### DOCUMENT EXTRACT
--------------------------------

For decades, women have been told to wait until the end of the first trimester before announcing their pregnancies. After thirteen weeks, the chances of miscarriage decrease dramatically and you can avoid the awkwardness comes with having to inform everyone that you are “no longer pregnant” if you lose the baby.
This is one of the main rationals behind this advice.
And I hate it.
I mean, I get it. I truly do.
There’s no pain like someone congratulating you on a pregnancy that no longer exists. As you awkwardly mumble that you’re no longer expecting, the look on your co-workers face says it all: an expression of horror, embarrassment, and pity. You paste on a false smile and nod your way through their sympathies, counting down the moments until you can hide in a bathroom stall and silently sob into the two-ply.
And so, you wait.
You wait until your baby’s heart beats with assurance and the ultrasound machines spit out little black and white promises to come.
You wait until you’re past “the danger zone.”
It sounds like a good plan to hold this secret close. You pee in a cup and watch the pink lines spread across the strip of paper. Tucking this newfound dream against your heart, you quietly nurture this soon-to-bloom bud. This hope is tender and confusing and emotional, and you’re not sure if you’re ready to share it yet with the world.
So wait. Take the time to process, to love, to organize. Don’t share until you’re ready.
But don’t hold back out of fear.

--------------------------------

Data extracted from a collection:
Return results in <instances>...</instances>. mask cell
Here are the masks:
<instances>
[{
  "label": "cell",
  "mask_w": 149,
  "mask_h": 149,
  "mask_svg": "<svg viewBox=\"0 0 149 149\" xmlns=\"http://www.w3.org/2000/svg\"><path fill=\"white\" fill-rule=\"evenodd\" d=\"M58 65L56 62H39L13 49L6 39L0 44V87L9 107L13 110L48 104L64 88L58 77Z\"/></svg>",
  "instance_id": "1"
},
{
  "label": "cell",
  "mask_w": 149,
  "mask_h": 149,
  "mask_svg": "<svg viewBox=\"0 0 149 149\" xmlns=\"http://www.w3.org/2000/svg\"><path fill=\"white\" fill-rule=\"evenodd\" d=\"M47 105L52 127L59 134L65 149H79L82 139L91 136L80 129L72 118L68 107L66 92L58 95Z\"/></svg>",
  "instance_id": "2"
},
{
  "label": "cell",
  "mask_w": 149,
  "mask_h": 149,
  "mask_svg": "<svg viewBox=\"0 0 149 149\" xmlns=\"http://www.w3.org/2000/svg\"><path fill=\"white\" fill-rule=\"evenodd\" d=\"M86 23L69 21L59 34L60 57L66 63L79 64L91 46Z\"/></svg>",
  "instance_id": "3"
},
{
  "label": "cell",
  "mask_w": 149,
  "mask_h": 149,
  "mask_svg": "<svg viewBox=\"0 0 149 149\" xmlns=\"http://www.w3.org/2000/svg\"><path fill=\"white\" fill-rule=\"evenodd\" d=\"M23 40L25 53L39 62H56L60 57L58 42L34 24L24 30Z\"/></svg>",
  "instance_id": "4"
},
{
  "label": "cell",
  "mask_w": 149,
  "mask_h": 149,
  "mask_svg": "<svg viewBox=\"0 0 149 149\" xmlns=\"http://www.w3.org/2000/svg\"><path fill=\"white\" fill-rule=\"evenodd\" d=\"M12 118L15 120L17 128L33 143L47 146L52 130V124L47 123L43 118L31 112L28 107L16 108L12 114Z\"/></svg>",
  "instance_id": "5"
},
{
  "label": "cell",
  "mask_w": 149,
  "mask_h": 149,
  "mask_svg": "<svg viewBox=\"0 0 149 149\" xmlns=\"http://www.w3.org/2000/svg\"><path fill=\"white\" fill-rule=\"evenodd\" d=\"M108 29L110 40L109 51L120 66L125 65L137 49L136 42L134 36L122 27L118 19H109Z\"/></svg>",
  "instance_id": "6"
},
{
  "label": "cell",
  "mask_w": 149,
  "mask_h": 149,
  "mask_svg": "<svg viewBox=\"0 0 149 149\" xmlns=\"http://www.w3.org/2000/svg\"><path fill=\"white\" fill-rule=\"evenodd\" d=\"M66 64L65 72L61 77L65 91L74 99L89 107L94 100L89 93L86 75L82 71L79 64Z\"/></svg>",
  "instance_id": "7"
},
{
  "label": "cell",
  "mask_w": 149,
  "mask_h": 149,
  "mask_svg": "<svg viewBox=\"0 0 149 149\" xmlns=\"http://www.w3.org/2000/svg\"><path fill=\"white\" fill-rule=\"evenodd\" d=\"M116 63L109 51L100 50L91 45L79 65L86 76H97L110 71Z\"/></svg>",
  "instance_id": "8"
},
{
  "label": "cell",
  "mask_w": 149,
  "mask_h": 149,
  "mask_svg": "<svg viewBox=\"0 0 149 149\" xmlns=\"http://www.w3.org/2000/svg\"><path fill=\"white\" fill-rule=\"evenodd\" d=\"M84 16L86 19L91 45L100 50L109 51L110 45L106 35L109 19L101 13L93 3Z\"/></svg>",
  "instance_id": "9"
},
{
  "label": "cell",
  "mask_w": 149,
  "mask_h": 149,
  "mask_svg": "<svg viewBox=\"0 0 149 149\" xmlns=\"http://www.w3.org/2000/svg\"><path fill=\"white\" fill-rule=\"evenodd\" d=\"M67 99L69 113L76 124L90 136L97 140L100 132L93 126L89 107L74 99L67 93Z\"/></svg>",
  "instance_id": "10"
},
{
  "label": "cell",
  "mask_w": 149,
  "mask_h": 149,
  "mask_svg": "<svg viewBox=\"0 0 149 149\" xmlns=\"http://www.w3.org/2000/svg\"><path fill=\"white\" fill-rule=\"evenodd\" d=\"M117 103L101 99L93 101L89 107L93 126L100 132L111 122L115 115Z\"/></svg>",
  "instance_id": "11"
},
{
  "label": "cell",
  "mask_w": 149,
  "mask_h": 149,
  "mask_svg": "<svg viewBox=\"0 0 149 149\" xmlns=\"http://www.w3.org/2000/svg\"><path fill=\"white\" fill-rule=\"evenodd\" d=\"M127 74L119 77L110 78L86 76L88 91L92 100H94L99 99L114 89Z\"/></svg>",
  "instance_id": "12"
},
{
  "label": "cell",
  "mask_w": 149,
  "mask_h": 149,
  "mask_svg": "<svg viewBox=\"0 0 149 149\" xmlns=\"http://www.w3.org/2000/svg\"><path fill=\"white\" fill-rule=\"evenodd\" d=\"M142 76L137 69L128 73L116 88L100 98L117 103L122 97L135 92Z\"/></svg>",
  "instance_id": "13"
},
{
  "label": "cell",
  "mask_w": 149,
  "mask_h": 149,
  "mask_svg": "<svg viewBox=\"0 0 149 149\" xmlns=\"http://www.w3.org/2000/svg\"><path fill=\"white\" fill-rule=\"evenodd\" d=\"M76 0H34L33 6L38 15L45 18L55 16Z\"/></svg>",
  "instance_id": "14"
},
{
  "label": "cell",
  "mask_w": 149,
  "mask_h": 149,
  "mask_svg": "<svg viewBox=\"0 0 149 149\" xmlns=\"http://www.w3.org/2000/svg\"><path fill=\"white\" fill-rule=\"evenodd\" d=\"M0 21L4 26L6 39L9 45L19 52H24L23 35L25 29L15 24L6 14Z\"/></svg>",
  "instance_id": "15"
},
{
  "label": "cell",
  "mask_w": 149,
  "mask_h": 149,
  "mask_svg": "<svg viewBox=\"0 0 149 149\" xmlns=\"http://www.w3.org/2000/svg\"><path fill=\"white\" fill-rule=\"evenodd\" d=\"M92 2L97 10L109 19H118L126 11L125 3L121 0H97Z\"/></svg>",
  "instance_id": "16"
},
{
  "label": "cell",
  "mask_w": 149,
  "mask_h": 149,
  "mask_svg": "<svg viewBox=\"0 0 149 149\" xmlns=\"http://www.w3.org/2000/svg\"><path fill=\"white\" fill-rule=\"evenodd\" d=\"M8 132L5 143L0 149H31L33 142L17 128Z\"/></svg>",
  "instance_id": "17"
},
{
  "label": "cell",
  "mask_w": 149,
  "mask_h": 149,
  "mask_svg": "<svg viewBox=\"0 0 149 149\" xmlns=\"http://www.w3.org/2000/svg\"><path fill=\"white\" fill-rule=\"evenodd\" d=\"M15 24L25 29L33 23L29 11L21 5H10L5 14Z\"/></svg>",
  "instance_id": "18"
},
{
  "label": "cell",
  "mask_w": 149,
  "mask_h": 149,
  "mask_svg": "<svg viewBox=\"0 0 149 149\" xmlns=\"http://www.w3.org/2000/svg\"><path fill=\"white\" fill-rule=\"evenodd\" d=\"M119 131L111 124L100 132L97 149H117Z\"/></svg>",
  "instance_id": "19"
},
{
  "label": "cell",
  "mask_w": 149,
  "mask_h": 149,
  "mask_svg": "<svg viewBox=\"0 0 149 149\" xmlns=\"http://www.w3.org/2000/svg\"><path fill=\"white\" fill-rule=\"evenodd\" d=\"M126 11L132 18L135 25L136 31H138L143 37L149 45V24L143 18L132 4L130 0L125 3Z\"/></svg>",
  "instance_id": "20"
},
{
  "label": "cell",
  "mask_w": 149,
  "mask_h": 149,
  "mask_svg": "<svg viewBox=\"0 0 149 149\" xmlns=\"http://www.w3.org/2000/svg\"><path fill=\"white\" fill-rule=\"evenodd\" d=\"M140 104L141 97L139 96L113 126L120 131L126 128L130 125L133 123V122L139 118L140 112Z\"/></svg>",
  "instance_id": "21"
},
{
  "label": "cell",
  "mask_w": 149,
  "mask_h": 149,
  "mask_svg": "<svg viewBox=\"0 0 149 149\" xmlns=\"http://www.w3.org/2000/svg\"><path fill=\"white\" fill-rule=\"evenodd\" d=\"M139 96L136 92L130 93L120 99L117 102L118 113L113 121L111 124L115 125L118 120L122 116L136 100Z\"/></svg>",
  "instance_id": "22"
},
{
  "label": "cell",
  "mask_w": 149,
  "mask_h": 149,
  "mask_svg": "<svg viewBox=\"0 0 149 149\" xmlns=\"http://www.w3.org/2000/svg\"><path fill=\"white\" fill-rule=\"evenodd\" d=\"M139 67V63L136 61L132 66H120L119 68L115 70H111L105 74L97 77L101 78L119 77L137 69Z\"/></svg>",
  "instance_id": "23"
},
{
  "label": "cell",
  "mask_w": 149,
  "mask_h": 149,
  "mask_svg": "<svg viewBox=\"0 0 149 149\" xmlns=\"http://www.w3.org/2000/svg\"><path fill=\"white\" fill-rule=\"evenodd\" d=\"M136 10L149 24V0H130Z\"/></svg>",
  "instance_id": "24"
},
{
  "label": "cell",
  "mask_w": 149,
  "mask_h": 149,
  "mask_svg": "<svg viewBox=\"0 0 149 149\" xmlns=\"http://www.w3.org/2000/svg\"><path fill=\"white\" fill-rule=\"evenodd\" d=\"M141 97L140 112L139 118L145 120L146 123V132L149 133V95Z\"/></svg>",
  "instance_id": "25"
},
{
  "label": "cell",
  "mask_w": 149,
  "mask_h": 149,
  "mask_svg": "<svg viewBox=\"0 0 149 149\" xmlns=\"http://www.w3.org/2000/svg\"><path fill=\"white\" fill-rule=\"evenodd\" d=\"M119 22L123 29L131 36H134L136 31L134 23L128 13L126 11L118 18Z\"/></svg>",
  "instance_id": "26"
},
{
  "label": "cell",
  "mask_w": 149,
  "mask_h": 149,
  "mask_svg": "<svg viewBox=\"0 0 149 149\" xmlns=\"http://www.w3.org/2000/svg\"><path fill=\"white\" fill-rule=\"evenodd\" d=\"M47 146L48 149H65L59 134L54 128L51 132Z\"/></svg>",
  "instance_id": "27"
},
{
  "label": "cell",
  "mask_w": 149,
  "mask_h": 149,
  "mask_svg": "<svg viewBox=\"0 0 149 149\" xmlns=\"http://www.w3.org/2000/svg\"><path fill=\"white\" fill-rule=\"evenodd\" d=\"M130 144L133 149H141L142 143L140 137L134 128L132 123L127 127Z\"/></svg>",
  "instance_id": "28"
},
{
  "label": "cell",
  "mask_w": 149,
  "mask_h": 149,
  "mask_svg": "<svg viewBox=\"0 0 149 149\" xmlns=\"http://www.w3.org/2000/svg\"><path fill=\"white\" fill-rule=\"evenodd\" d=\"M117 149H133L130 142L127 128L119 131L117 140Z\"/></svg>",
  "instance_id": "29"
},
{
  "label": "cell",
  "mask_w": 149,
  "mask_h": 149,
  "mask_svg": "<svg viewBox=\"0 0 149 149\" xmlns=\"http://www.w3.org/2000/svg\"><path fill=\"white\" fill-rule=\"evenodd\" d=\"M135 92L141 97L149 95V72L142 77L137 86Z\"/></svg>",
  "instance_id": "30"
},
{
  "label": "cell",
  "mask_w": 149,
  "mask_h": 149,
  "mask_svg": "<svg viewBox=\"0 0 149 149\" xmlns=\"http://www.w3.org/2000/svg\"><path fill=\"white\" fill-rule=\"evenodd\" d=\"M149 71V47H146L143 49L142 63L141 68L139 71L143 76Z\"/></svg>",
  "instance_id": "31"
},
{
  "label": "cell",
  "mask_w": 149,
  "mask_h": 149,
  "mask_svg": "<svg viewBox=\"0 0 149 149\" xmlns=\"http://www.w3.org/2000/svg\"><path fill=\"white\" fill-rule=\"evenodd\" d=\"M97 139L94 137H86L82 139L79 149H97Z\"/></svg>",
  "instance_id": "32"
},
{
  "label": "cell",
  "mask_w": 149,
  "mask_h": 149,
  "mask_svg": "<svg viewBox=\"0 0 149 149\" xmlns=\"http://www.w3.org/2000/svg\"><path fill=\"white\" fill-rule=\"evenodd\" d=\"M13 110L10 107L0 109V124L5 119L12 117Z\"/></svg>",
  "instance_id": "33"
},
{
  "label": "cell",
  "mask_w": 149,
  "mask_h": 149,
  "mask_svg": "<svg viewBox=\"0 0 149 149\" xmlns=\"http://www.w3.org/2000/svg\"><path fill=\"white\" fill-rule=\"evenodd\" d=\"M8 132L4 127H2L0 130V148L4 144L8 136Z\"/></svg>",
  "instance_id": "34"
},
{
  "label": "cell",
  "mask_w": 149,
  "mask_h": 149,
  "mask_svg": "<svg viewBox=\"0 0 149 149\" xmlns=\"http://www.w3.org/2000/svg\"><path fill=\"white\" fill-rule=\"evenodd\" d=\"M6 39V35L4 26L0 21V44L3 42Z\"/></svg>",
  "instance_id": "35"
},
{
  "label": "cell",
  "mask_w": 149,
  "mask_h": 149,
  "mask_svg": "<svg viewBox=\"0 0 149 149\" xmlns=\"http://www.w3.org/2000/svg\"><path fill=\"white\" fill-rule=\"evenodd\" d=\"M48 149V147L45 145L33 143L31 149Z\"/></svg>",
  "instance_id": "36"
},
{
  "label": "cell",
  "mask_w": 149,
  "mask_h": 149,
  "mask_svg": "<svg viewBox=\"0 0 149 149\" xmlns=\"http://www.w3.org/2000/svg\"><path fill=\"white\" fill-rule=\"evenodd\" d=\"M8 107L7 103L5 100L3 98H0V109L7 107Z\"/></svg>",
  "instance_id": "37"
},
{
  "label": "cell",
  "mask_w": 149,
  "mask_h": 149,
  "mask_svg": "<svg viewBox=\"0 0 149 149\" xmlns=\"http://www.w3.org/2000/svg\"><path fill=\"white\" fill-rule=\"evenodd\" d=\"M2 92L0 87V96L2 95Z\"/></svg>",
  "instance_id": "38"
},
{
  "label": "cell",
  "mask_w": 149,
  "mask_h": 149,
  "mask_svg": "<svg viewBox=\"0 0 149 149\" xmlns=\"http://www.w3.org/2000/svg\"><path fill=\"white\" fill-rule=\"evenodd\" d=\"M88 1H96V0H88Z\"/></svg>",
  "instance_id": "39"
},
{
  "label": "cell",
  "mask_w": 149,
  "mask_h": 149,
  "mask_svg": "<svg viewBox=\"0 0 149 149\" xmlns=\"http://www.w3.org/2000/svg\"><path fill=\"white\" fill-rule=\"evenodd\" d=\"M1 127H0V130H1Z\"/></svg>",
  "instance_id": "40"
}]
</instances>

--------------------------------

### BRIEF 1
Return the passage of the essay on announcing a pregnancy from "This is one" to "so, you wait.", copied word for word.
### BRIEF 2
Translate this sentence from the essay on announcing a pregnancy into Spanish: "It sounds like a good plan to hold this secret close."
### BRIEF 3
Rewrite the paragraph of the essay on announcing a pregnancy that begins "It sounds like a good plan" as a short bulleted list that keeps its main facts.
The rows are separate material with no connection to the essay on announcing a pregnancy.

### SOLUTION 1
This is one of the main rationals behind this advice.
And I hate it.
I mean, I get it. I truly do.
There’s no pain like someone congratulating you on a pregnancy that no longer exists. As you awkwardly mumble that you’re no longer expecting, the look on your co-workers face says it all: an expression of horror, embarrassment, and pity. You paste on a false smile and nod your way through their sympathies, counting down the moments until you can hide in a bathroom stall and silently sob into the two-ply.
And so, you wait.

### SOLUTION 2
Parece un buen plan guardar este secreto.

### SOLUTION 3
- Keeping the pregnancy secret seems like a good plan.
- You pee in a cup and watch pink lines spread across the strip.
- You quietly hold onto and nurture this new dream.
- The hope feels tender, confusing, and emotional.
- You are not sure you are ready to share it with the world yet.